Fatty acids are the building blocks of fats. Of particular interest is the role that select fatty acids may play in cardiovascular disease and other disease states. Omega-3 fatty acids have been widely studied for decades, with well established benefits to maintaining multiple aspects of cardiovascular health. Emerging science on omega-7 fatty acids is also promising, specifically in regards to lipid metabolism.
Clinical Applications Omega-3 and Omega-7 for Cardiovascular Health
A meta-analysis published in Sept. 2013 from the University of Milan reviewed 11 clinical trials, with a collective 15,348 patients of whom 7.694 received omega-3 supplements and 7,654 placebo. Each study lasted for at least one year, and participants with existing cardiovascular disease risk received at least 1 g/day of omega-3s. The study reported significant protective effects of omega-3 supplementation for cardiac death (32% reduction overall), sudden death (25% reduction), and myocardial infractions (25% reduction). The researchers concluded “evidence that the long-term effect of high-dose omega-3 fatty acid supplementation may be beneficial.”
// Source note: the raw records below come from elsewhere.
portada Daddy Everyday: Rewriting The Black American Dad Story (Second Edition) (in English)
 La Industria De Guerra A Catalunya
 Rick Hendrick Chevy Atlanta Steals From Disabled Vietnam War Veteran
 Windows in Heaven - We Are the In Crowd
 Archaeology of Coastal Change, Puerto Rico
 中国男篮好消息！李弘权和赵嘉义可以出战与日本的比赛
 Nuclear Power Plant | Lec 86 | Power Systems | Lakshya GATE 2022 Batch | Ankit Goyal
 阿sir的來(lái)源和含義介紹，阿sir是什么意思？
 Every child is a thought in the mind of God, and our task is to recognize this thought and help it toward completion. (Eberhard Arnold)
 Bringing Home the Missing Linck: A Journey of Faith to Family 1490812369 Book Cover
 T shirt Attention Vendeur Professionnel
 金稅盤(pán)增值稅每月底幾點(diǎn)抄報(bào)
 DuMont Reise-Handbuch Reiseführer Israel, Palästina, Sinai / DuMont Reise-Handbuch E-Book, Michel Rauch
A new omega is emerging, omega-7s. Palmitoleic acid is a monounsaturated omega-7 fatty acid that research suggests may have additional benefits for cardiovascular health. A Harvard study of more than 400 fatty acids suggested that palmitoleic acid may function as a lipokine, a fat with hormone-like biological activity. Also, the ester form, palmitoleate, may be a communicator to organs and assist in the regulation of metabolic homeostasis. This animal research proposed that palmitoleic acid might be “the only fatty acid that could substantially change serum fatty acid composition in relation to alterations in lipid metabolism in adipose tissue.” Other animal studies have also demonstrated cardiometabolic benefits.